You've seen the basics in the Quick Start. This page dives into the core features that make API Mocking Toolkit powerful.

Each section below stands on its own. You can:

  • Skim for a high-level understanding, or
  • Follow along in the Editor and reproduce the examples exactly.

Response Strategies (Pagination & Variations)

When the same endpoint is called multiple times, you can control which response is returned on each call.

Think of it like a playlist:

  • Sequential – Play in order, loop at the end
  • RoundRobin – Cycle through responses evenly
  • Random – Shuffle mode
  • Weighted – Some responses more likely than others

Real Example: Shop Pagination

You have a shop endpoint: GET /api/shop/items. Backend returns 30 items total, 10 per page.

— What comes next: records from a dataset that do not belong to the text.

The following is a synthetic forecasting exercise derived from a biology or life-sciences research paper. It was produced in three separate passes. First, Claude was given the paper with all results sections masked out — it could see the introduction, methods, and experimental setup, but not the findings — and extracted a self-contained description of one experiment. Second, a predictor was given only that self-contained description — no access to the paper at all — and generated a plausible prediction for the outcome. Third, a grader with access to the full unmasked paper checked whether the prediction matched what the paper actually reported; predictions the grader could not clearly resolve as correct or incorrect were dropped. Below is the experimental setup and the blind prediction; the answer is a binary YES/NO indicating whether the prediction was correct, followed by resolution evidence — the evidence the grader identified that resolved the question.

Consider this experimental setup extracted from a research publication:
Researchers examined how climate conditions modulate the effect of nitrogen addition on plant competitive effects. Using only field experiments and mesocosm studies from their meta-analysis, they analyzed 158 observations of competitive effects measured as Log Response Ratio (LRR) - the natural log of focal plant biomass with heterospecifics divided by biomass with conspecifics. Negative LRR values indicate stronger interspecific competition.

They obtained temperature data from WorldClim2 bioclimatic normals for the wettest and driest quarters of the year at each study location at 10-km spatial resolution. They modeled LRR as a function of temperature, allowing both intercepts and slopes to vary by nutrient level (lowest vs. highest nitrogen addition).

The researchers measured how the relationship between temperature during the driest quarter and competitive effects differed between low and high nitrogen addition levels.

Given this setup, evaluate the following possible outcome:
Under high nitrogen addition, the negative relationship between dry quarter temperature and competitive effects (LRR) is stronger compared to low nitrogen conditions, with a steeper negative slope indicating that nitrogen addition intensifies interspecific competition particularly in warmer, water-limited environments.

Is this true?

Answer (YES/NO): NO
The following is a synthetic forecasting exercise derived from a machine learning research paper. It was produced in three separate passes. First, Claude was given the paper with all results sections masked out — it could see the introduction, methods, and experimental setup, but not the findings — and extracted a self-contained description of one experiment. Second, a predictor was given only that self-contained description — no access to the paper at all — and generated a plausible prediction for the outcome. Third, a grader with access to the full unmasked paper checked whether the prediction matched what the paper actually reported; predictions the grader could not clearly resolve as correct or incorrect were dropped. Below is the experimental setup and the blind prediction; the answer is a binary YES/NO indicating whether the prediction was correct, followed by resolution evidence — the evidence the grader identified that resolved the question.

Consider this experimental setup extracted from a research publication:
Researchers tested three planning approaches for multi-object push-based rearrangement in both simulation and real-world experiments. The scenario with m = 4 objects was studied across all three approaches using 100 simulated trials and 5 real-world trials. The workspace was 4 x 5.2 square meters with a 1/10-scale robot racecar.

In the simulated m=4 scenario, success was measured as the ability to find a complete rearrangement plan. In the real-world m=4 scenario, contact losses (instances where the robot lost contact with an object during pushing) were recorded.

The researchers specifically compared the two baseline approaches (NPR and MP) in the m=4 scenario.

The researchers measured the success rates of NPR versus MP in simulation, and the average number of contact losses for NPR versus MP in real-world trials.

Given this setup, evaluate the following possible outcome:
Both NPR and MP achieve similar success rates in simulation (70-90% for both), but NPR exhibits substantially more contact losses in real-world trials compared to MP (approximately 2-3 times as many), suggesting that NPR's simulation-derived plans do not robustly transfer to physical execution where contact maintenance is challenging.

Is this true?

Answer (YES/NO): NO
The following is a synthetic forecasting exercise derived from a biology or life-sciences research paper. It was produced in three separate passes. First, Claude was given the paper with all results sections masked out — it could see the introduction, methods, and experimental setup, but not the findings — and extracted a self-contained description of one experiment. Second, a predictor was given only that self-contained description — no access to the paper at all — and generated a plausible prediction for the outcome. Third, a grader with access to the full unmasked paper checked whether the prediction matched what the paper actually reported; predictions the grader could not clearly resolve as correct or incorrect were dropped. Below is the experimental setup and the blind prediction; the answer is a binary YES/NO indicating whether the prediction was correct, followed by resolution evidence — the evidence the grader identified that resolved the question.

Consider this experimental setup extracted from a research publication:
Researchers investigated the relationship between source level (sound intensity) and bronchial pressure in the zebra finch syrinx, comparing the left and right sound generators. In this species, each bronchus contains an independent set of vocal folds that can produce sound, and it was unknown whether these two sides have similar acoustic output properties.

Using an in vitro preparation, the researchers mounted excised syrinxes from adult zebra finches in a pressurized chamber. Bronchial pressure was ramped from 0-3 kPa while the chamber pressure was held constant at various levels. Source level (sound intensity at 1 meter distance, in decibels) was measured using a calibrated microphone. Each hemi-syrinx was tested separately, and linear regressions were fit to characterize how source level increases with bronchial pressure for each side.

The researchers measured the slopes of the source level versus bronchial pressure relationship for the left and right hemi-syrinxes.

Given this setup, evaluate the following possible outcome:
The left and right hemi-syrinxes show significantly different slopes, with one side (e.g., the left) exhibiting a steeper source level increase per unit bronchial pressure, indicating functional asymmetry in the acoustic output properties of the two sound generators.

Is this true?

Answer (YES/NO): YES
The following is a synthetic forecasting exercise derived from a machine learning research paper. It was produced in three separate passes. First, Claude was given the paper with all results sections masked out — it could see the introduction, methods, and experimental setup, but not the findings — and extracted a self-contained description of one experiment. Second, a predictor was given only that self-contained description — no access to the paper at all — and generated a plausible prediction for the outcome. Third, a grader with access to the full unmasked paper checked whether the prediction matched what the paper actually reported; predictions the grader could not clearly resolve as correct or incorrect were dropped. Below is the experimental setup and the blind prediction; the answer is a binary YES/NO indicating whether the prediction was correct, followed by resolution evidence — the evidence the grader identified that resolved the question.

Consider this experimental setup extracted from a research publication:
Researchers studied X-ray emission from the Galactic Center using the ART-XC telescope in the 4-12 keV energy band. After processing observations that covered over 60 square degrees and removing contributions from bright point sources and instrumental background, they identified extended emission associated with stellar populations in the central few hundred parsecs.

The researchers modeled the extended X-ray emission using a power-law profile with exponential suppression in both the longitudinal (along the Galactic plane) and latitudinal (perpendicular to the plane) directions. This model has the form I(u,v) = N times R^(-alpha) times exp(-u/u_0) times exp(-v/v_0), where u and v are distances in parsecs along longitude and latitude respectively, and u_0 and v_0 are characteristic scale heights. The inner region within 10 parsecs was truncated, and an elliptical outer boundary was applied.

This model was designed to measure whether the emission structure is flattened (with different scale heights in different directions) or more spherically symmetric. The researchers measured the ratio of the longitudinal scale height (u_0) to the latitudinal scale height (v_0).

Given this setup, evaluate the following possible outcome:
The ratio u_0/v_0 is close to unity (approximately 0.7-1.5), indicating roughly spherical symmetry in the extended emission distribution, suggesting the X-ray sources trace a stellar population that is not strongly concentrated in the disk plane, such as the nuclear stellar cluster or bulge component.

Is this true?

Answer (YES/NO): NO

Setup in API Mocking Toolkit:

  1. Create endpoint: GET /api/shop/items
  2. Add 3 responses:

Response 1 (Page 1):

{
"items": [
{"id": 1, "name": "Sword", "price": 100},
{"id": 2, "name": "Shield", "price": 80},
...,
{"id": 10, "name": "Potion", "price": 20}
],
"page": 1,
"hasMore": true
}

Response 2 (Page 2):

{
"items": [
{"id": 11, "name": "Helmet", "price": 150},
...,
{"id": 20, "name": "Boots", "price": 60}
],
"page": 2,
"hasMore": true
}

Response 3 (Page 3):

{
"items": [
{"id": 21, "name": "Ring", "price": 200},
...,
{"id": 30, "name": "Amulet", "price": 300}
],
"page": 3,
"hasMore": false
}
  1. Set Response Strategy to Sequential.

In code:

// Your game code
for (int page = 1; page <= 5; page++)
{
var response = await ApiClient.GetAsync("/api/shop/items");
var data = JsonUtility.FromJson<ShopData>(response.Body);

Debug.Log($"Page {page}: {data.items.Length} items");
}

// Output:
// Page 1: 10 items (Response 1)
// Page 2: 10 items (Response 2)
// Page 3: 10 items (Response 3)
// Page 4: 10 items (Response 1 - looped!)
// Page 5: 10 items (Response 2)

Result: Your pagination logic is tested thoroughly, with zero backend coordination.

Strategy Summary

StrategyBehaviorUse Case
Sequential1 → 2 → 3 → 1 → 2 → 3Pagination, multi-step flows
RoundRobinEvenly cycles 1 → 2 → 3 → 1 → 2 → 3Load-balancing simulations
RandomRandom response each callVaried gameplay testing
WeightedUses weights (e.g. 90% success, 10% error)Realistic success/error distributions
Sequential: 1 → 2 → 3 → 1 → 2 → 3
RoundRobin: 1 → 2 → 3 → 1 → 2 → 3
Random: 2 → 1 → 3 → 2 → 2 → 1
Weighted: ✓ → ✓ → ✗ → ✓ → ✓ → ✓

Offline Mode (Work Completely Offline)

Global toggle to mock all API calls, even when an endpoint isn’t configured.

How It Works

  • Offline Mode OFF (default):

    • Configured endpoints → Mock response
    • Unconfigured endpoints → Real network request
  • Offline Mode ON:

    • Configured endpoints → Mock response
    • Unconfigured endpoints → Error (so you don’t accidentally hit real servers)

Enable Offline Mode

In Editor:

Window > API Mocking Toolkit
Toggle "Offline Mode" ON

In Code:

ApiGlobalConfig.Instance.OfflineMode = true;

Use Cases

Development without backend
Testing without flaky networks
Conference demos / live streams


Environments & Variables (Dev / Staging / Prod)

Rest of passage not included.